Fue entonces que el Sargento Gustavo Reyes se puso de pie. Su uniforme desgastado no decía nada del rango, pero su voz sí.
—Tengo algo que decir.
Todos se giraron hacia él.
—Cuando capturen a Sebastián... yo lo quiero vivo —dijo. Su voz no temblaba, pero su mirada tenía un peso de años—. No por compasión. Ni por perdón. Lo quiero arrestado. Legalmente. Quiero que el mundo lo vea esposado. Que sepa que alguien le puso un alto con justicia. Y quiero que sea usted, doctora Castillo, quien lo firme. La que dé la orden médica para que lo estabilicen si es necesario. Porque usted representa algo distinto. Algo que nosotros —miró a Paula, a Tadeo, a los demás— ya no podíamos creer que existía.
Cora se quedó en silencio. No se lo esperaba. Apretó las manos sobre la mesa y, por unos segundos, su mente viajó a todos los pacientes que había sostenido, a las veces que le habían dicho que la medicina no servía para luchar contra el poder.
—Lo haré —dijo finalmente—. Pero si en algún momento alguien corre peligro... no puedo prometer que lo protegeré a él antes que a los míos.
—No espero eso —respondió el sargento—. Pero si llega vivo... yo me encargo del resto.
Esa noche, dividieron roles.
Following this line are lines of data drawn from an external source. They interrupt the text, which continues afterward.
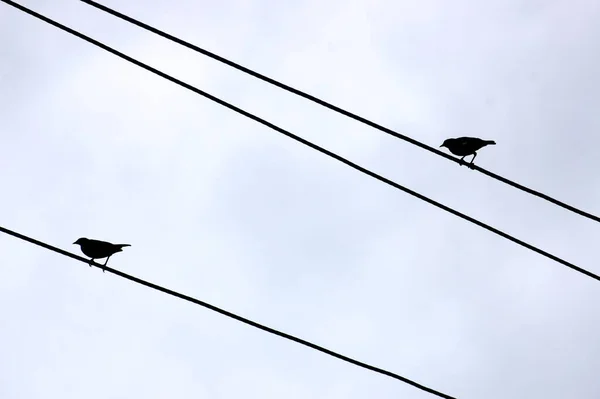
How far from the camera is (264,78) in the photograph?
7387 millimetres

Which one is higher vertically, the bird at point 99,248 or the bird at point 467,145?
the bird at point 467,145

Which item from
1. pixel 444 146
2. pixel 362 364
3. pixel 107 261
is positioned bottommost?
pixel 362 364

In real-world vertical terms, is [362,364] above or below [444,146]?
below

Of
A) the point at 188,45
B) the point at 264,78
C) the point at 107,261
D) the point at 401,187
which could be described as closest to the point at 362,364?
the point at 401,187

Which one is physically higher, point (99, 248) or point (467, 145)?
point (467, 145)

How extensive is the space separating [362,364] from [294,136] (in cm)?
208

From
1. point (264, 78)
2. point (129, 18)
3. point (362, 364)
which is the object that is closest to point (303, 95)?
point (264, 78)

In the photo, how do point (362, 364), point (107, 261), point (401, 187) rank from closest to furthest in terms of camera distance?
point (362, 364)
point (401, 187)
point (107, 261)

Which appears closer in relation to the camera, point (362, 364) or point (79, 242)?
point (362, 364)

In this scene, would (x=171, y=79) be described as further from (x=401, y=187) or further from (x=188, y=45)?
(x=401, y=187)

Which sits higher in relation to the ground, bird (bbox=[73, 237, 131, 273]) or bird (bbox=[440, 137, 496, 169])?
bird (bbox=[440, 137, 496, 169])

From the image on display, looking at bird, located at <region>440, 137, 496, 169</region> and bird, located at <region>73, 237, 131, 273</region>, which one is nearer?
bird, located at <region>440, 137, 496, 169</region>

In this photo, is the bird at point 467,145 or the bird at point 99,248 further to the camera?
the bird at point 99,248

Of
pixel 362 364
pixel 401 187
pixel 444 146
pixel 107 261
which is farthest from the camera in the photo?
pixel 444 146
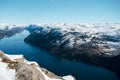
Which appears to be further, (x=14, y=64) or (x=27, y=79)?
(x=14, y=64)

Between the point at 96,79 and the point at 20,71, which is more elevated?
the point at 20,71

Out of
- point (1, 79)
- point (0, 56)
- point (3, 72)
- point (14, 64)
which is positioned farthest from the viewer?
point (0, 56)

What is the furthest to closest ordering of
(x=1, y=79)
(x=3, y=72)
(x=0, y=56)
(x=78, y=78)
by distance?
1. (x=78, y=78)
2. (x=0, y=56)
3. (x=3, y=72)
4. (x=1, y=79)

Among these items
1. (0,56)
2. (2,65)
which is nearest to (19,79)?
(2,65)

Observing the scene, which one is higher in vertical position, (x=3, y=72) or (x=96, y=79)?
(x=3, y=72)

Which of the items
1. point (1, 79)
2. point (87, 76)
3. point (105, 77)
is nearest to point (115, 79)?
point (105, 77)

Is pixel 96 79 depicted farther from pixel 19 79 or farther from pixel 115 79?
pixel 19 79

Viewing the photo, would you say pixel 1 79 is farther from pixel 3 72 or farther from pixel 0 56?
pixel 0 56

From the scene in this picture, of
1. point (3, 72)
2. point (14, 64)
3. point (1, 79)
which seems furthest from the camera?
point (14, 64)

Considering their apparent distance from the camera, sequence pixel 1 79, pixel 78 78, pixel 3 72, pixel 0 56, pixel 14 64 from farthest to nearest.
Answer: pixel 78 78, pixel 0 56, pixel 14 64, pixel 3 72, pixel 1 79
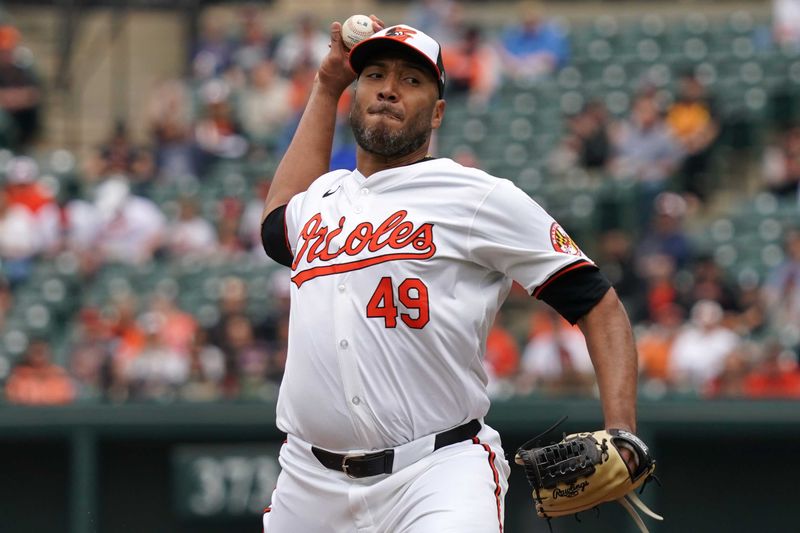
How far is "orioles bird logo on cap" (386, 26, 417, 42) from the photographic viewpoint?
12.1 ft

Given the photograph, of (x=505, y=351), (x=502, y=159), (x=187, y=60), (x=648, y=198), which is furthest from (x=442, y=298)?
(x=187, y=60)

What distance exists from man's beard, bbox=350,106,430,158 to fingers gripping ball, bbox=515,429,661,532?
0.83 meters

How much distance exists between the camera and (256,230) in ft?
37.2

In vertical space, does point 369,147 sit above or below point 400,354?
above

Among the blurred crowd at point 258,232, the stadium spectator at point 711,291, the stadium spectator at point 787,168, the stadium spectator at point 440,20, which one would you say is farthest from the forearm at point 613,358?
the stadium spectator at point 440,20

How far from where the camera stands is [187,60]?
15.5 m

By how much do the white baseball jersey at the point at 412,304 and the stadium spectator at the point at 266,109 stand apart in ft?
30.3

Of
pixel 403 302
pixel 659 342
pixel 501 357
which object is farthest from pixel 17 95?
pixel 403 302

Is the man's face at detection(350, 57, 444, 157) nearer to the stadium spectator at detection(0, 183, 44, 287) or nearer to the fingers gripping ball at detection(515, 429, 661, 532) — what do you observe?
the fingers gripping ball at detection(515, 429, 661, 532)

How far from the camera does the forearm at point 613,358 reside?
11.4 ft

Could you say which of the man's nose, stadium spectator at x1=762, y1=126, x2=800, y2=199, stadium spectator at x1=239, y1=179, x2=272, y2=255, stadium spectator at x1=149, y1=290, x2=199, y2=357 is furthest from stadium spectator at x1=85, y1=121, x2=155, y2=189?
the man's nose

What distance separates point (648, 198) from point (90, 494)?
5.07 metres

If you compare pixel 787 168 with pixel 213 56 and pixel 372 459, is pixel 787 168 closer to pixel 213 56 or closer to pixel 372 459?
pixel 213 56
Paula y Cameron irían a la zona del generador eléctrico, para dejar fuera de combate las cámaras. Daniel y Tadeo entrarían por el flanco norte, donde Valerio aseguraría la entrada del viejo depósito de almacenamiento. Raúl y Diego manejarían un vehículo de distracción. Cora, con una mochila médica, iría en la última línea, junto a Gustavo Reyes, para actuar si algo salía mal.
Antes de irse, Paula tomó la mano de Cora.
—Sé que esto no es lo que soñabas cuando decidiste estudiar medicina.
—Pero es donde estoy ahora —susurró Cora—. Y no pienso retroceder.
A kilómetros de ahí, en la finca Lamorte, Sebastián dormía tranquilo, sin saber que la siguiente vez que escuchara su nombre completo sería en voz de un juez.
Y tal vez... también en voz de la mujer que jamás pensó que le daría guerra: la doctora Cora Castillo.